Florida Atlantic University’s  College of Engineering and Computer Science, in collaboration with FAU’s  Schmidt College of Medicine, has received a three-year, $1.3 million grant from the National Institutes of Health (NIH) for an automated HIV self-testing assay. Another $1.3 million will potentially be awarded after a programmatic review of the progress made in phase I.

With this grant, researchers are developing an affordable, disposable self-testing HIV-1 chip that can selectively detect HIV from whole blood samples, be highly sensitive to detect HIV during the acute infection, treatment and viral rebound; be rapid within 40 minutes; highly stable without requiring refrigeration; and fully automated providing true sample-in-answer-out ability.

“The greatest challenge to reducing HIV in developing countries that have limited resources is the absence of self-testing assays for viral load and the lack of trained technicians as well as modern laboratory infrastructure,” said  Waseem Asghar, Ph.D., principal investigator and an associate professor in FAU’s  Department of Electrical Engineering and Computer Science  within the College of Engineering and Computer Science. “Currently, there is no reliable technology that can detect HIV during the early stages of the infection or measure viral rebound in antiretroviral therapy in treated patients in self-testing format.” 

One of the fundamental challenges to reduce HIV burden and its prevalence is the absence of HIV self-testing assays that are sensitive enough to detect new HIV infections during the first two-weeks, which is the acute phase, post-infection and viral rebound in virally-suppressed patients receiving antiretroviral therapy. Current self-testing technologies only detect the host antibody response to HIV infection, which usually arises three to four weeks after the initial infection and it is not an indicator of therapy failure and viral rebound. 

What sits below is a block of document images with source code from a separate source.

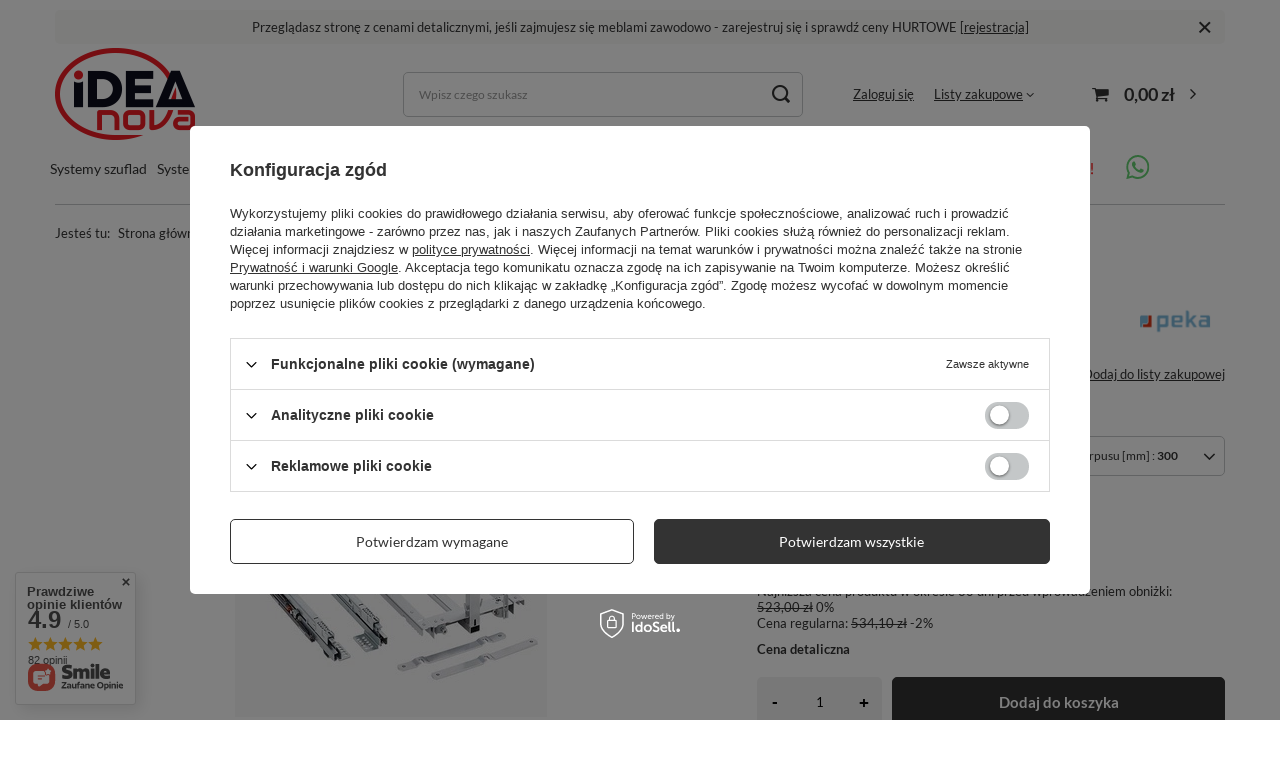

--- FILE ---
content_type: text/html; charset=utf-8
request_url: https://idea-nova.pl/ajax/projector.php?action=get&product=3290&size=uniw&get=sizeavailability,sizedelivery,sizeprices
body_size: 478
content:
{"sizeavailability":{"delivery_days":"3","delivery_date":"2026-01-30","days":"4","visible":"y","status_description":"","status_gfx":"\/data\/lang\/pol\/available_graph\/graph_1_7.png","status":"order","minimum_stock_of_product":"2","shipping_time":{"days":"3","working_days":"3","hours":"0","minutes":"0","time":"2026-01-30 10:00","week_day":"5","week_amount":"0","today":"false"},"delay_time":{"days":"3","hours":"0","minutes":"0","time":"2026-01-30 06:59:05","week_day":"5","week_amount":"0","unknown_delivery_time":"false"}},"sizedelivery":{"undefined":"false","shipping":"0.00","shipping_formatted":"0,00 z\u0142","limitfree":"500.00","limitfree_formatted":"500,00 z\u0142"},"sizeprices":{"value":"523.00","price_formatted":"523,00 z\u0142","price_net":"425.20","price_net_formatted":"425,20 z\u0142","yousave_percent":"2","omnibus_price":"523.00","omnibus_price_formatted":"523,00 z\u0142","omnibus_yousave":"0","omnibus_yousave_formatted":"0,00 z\u0142","omnibus_price_net":"425.20","omnibus_price_net_formatted":"425,20 z\u0142","omnibus_yousave_net":"0","omnibus_yousave_net_formatted":"0,00 z\u0142","omnibus_yousave_percent":"0","omnibus_price_is_higher_than_selling_price":"false","points_recive":"523","vat":"23","yousave":"11.10","maxprice":"534.10","yousave_formatted":"11,10 z\u0142","maxprice_formatted":"534,10 z\u0142","yousave_net":"9.03","maxprice_net":"434.23","yousave_net_formatted":"9,03 z\u0142","maxprice_net_formatted":"434,23 z\u0142","worth":"523.00","worth_net":"425.20","worth_formatted":"523,00 z\u0142","worth_net_formatted":"425,20 z\u0142","max_diff_gross":"11.1","max_diff_gross_formatted":"11,10 z\u0142","max_diff_percent":"2","max_diff_net":"9.03","max_diff_net_formatted":"9,03 z\u0142","basket_enable":"y","special_offer":"false","rebate_code_active":"n","priceformula_error":"false"}}

--- FILE ---
content_type: image/svg+xml
request_url: https://idea-nova.pl/data/lang/pol/producers/gfx/projector/1569611965_1.svg
body_size: 18849
content:
<svg xmlns="http://www.w3.org/2000/svg" xmlns:xlink="http://www.w3.org/1999/xlink" width="100" zoomAndPan="magnify" viewBox="0 0 75 37.5" height="50" preserveAspectRatio="xMidYMid meet" version="1.0"><defs><clipPath id="d41f93768e"><path d="M 0.492188 0 L 74.503906 0 L 74.503906 37.007812 L 0.492188 37.007812 Z M 0.492188 0 " clip-rule="nonzero"/></clipPath><clipPath id="6c7e0df4fd"><path d="M 8.289062 9 L 66.761719 9 L 66.761719 28.652344 L 8.289062 28.652344 Z M 8.289062 9 " clip-rule="nonzero"/></clipPath><image x="0" y="0" width="316" xlink:href="[data-uri]" id="ec422a7f60" height="107" preserveAspectRatio="xMidYMid meet"/></defs><g clip-path="url(#d41f93768e)"><path fill="#ffffff" d="M 0.492188 0 L 74.507812 0 L 74.507812 37.007812 L 0.492188 37.007812 Z M 0.492188 0 " fill-opacity="1" fill-rule="nonzero"/><path fill="#ffffff" d="M 0.492188 0 L 74.507812 0 L 74.507812 37.007812 L 0.492188 37.007812 Z M 0.492188 0 " fill-opacity="1" fill-rule="nonzero"/></g><g clip-path="url(#6c7e0df4fd)"><g transform="matrix(0.185033, 0, 0, 0.186762, 8.289674, 8.667924)"><image x="0" y="0" width="316" xlink:href="[data-uri]" height="107" preserveAspectRatio="xMidYMid meet"/></g></g></svg>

Asghar is developing this technology with co-investigator  Massimo Caputi, Ph.D., a professor of biomedical science in FAU’s Schmidt College of Medicine, who has expertise in the molecular biology of HIV-1 and the mechanisms of regulating cellular and viral splicing. Caputi has made important contributions to the understanding of how cellular proteins modulate the replication of the HIV-1 genome.

The new technology employs an innovative microfluidic design integrated with molecular amplification that allows HIV testing without the need for skilled technicians to operate, making it suitable for self-testing format in developing countries as well as developed countries. The researchers plan to validate the functioning microchip with blood/plasma samples from more than 200 HIV-infected subjects.

“No molecular HIV self-testing technologies have yet been commercialized that are able to detect HIV during the early stages of acute infection or viral rebound in suppressed patients on antiretroviral therapy and there is an urgent need to develop reliable and affordable HIV self-testing technologies,” said  Stella Batalama, Ph.D., dean, College of Engineering and Computer Science. “The technology that is being developed by professors Asghar and Caputi and our colleagues will be a game changer for helping to increase access to HIV testing and for improving treatment outcomes.”

Collaborators of the NIH grant include the University of Virginia and University of Pennsylvania.